RECORDED INFORMATION:
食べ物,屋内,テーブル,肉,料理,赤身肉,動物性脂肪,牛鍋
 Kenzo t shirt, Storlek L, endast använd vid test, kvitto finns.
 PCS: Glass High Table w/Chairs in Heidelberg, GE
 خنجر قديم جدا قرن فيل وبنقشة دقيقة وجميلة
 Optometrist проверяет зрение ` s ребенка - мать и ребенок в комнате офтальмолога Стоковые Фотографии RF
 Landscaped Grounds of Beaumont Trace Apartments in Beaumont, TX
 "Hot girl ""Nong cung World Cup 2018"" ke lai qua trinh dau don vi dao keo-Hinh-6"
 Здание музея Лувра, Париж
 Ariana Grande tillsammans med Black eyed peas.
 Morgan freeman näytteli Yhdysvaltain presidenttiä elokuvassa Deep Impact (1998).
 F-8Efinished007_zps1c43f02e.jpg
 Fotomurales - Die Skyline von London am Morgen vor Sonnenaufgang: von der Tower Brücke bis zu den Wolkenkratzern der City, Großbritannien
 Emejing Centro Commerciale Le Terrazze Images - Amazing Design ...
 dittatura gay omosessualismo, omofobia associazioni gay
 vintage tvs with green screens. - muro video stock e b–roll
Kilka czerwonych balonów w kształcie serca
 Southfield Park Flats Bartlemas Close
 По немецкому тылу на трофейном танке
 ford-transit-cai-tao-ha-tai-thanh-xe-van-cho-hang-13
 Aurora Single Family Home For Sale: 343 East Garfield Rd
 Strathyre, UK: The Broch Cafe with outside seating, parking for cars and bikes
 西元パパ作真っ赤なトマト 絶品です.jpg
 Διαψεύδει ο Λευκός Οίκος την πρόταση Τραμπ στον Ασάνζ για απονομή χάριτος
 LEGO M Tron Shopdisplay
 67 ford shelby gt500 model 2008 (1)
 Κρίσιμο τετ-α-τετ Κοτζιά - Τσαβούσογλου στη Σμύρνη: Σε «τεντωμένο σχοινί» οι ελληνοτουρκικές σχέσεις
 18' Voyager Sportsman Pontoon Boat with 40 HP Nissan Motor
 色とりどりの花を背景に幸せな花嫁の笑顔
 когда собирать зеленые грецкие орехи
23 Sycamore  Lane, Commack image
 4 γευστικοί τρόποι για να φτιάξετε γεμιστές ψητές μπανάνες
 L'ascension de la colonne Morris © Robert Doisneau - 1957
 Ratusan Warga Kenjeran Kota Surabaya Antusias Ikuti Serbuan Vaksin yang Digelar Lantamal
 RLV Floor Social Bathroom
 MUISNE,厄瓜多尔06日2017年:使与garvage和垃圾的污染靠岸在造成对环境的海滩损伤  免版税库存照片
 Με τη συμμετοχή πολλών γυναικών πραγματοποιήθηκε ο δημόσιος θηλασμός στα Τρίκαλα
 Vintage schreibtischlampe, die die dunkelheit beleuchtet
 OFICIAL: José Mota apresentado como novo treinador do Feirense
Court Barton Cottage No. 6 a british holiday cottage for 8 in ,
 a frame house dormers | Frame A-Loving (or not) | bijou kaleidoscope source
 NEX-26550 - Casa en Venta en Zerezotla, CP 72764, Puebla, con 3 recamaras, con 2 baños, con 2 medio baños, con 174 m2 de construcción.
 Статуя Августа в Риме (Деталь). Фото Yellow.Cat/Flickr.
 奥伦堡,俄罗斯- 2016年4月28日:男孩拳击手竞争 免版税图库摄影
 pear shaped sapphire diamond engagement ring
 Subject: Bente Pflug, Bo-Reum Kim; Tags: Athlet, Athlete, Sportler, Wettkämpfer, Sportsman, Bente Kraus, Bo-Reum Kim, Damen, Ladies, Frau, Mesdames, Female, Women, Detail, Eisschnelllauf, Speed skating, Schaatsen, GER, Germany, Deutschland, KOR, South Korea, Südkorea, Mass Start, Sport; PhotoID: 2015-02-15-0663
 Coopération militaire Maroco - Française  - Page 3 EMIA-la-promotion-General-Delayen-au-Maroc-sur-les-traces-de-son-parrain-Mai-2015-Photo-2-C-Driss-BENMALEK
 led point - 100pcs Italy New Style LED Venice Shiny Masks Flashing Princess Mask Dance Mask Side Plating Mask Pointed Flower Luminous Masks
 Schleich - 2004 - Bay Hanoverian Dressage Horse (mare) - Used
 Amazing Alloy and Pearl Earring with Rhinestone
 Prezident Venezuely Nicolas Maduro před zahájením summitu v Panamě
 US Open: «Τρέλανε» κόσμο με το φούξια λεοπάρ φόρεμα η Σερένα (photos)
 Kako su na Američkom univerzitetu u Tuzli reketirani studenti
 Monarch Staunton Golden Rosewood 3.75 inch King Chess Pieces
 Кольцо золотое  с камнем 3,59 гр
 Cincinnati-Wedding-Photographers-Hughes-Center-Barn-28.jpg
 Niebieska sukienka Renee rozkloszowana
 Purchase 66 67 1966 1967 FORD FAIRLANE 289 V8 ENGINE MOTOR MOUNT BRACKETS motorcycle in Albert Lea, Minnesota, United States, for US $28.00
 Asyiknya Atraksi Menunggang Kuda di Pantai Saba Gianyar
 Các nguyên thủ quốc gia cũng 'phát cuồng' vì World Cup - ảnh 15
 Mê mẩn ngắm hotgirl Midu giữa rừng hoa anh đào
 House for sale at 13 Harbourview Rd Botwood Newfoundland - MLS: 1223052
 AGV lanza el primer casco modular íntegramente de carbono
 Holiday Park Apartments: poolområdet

TASK TO CARRY OUT: When you output the entries, keep every line exactly as it appears above.

SOLUTION FOR THIS EXERCISE:
食べ物,屋内,テーブル,肉,料理,赤身肉,動物性脂肪,牛鍋
 Kenzo t shirt, Storlek L, endast använd vid test, kvitto finns.
 PCS: Glass High Table w/Chairs in Heidelberg, GE
 خنجر قديم جدا قرن فيل وبنقشة دقيقة وجميلة
 Optometrist проверяет зрение ` s ребенка - мать и ребенок в комнате офтальмолога Стоковые Фотографии RF
 Landscaped Grounds of Beaumont Trace Apartments in Beaumont, TX
 "Hot girl ""Nong cung World Cup 2018"" ke lai qua trinh dau don vi dao keo-Hinh-6"
 Здание музея Лувра, Париж
 Ariana Grande tillsammans med Black eyed peas.
 Morgan freeman näytteli Yhdysvaltain presidenttiä elokuvassa Deep Impact (1998).
 F-8Efinished007_zps1c43f02e.jpg
 Fotomurales - Die Skyline von London am Morgen vor Sonnenaufgang: von der Tower Brücke bis zu den Wolkenkratzern der City, Großbritannien
 Emejing Centro Commerciale Le Terrazze Images - Amazing Design ...
 dittatura gay omosessualismo, omofobia associazioni gay
 vintage tvs with green screens. - muro video stock e b–roll
Kilka czerwonych balonów w kształcie serca
 Southfield Park Flats Bartlemas Close
 По немецкому тылу на трофейном танке
 ford-transit-cai-tao-ha-tai-thanh-xe-van-cho-hang-13
 Aurora Single Family Home For Sale: 343 East Garfield Rd
 Strathyre, UK: The Broch Cafe with outside seating, parking for cars and bikes
 西元パパ作真っ赤なトマト 絶品です.jpg
 Διαψεύδει ο Λευκός Οίκος την πρόταση Τραμπ στον Ασάνζ για απονομή χάριτος
 LEGO M Tron Shopdisplay
 67 ford shelby gt500 model 2008 (1)
 Κρίσιμο τετ-α-τετ Κοτζιά - Τσαβούσογλου στη Σμύρνη: Σε «τεντωμένο σχοινί» οι ελληνοτουρκικές σχέσεις
 18' Voyager Sportsman Pontoon Boat with 40 HP Nissan Motor
 色とりどりの花を背景に幸せな花嫁の笑顔
 когда собирать зеленые грецкие орехи
23 Sycamore  Lane, Commack image
 4 γευστικοί τρόποι για να φτιάξετε γεμιστές ψητές μπανάνες
 L'ascension de la colonne Morris © Robert Doisneau - 1957
 Ratusan Warga Kenjeran Kota Surabaya Antusias Ikuti Serbuan Vaksin yang Digelar Lantamal
 RLV Floor Social Bathroom
 MUISNE,厄瓜多尔06日2017年:使与garvage和垃圾的污染靠岸在造成对环境的海滩损伤  免版税库存照片
 Με τη συμμετοχή πολλών γυναικών πραγματοποιήθηκε ο δημόσιος θηλασμός στα Τρίκαλα
 Vintage schreibtischlampe, die die dunkelheit beleuchtet
 OFICIAL: José Mota apresentado como novo treinador do Feirense
Court Barton Cottage No. 6 a british holiday cottage for 8 in ,
 a frame house dormers | Frame A-Loving (or not) | bijou kaleidoscope source
 NEX-26550 - Casa en Venta en Zerezotla, CP 72764, Puebla, con 3 recamaras, con 2 baños, con 2 medio baños, con 174 m2 de construcción.
 Статуя Августа в Риме (Деталь). Фото Yellow.Cat/Flickr.
 奥伦堡,俄罗斯- 2016年4月28日:男孩拳击手竞争 免版税图库摄影
 pear shaped sapphire diamond engagement ring
 Subject: Bente Pflug, Bo-Reum Kim; Tags: Athlet, Athlete, Sportler, Wettkämpfer, Sportsman, Bente Kraus, Bo-Reum Kim, Damen, Ladies, Frau, Mesdames, Female, Women, Detail, Eisschnelllauf, Speed skating, Schaatsen, GER, Germany, Deutschland, KOR, South Korea, Südkorea, Mass Start, Sport; PhotoID: 2015-02-15-0663
 Coopération militaire Maroco - Française  - Page 3 EMIA-la-promotion-General-Delayen-au-Maroc-sur-les-traces-de-son-parrain-Mai-2015-Photo-2-C-Driss-BENMALEK
 led point - 100pcs Italy New Style LED Venice Shiny Masks Flashing Princess Mask Dance Mask Side Plating Mask Pointed Flower Luminous Masks
 Schleich - 2004 - Bay Hanoverian Dressage Horse (mare) - Used
 Amazing Alloy and Pearl Earring with Rhinestone
 Prezident Venezuely Nicolas Maduro před zahájením summitu v Panamě
 US Open: «Τρέλανε» κόσμο με το φούξια λεοπάρ φόρεμα η Σερένα (photos)
 Kako su na Američkom univerzitetu u Tuzli reketirani studenti
 Monarch Staunton Golden Rosewood 3.75 inch King Chess Pieces
 Кольцо золотое  с камнем 3,59 гр
 Cincinnati-Wedding-Photographers-Hughes-Center-Barn-28.jpg
 Niebieska sukienka Renee rozkloszowana
 Purchase 66 67 1966 1967 FORD FAIRLANE 289 V8 ENGINE MOTOR MOUNT BRACKETS motorcycle in Albert Lea, Minnesota, United States, for US $28.00
 Asyiknya Atraksi Menunggang Kuda di Pantai Saba Gianyar
 Các nguyên thủ quốc gia cũng 'phát cuồng' vì World Cup - ảnh 15
 Mê mẩn ngắm hotgirl Midu giữa rừng hoa anh đào
 House for sale at 13 Harbourview Rd Botwood Newfoundland - MLS: 1223052
 AGV lanza el primer casco modular íntegramente de carbono
 Holiday Park Apartments: poolområdet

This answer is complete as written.